◆ Exercise:
The answer is the full listing below, copied exactly, with its pictures omitted.

◆ Input data:
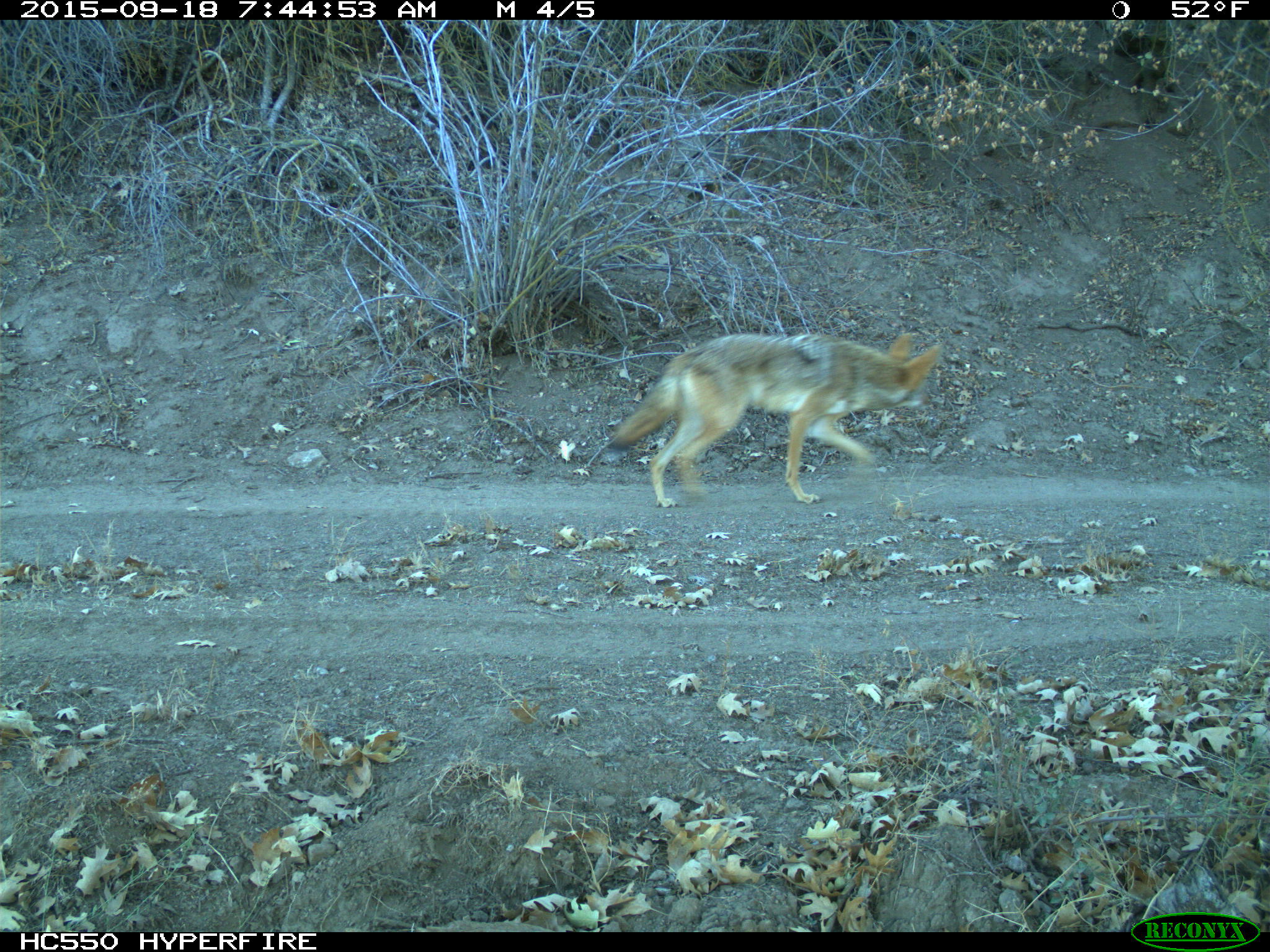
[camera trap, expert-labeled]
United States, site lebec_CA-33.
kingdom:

◆ Written solution:
[camera trap, expert-labeled]
United States, site lebec_CA-33.
kingdom:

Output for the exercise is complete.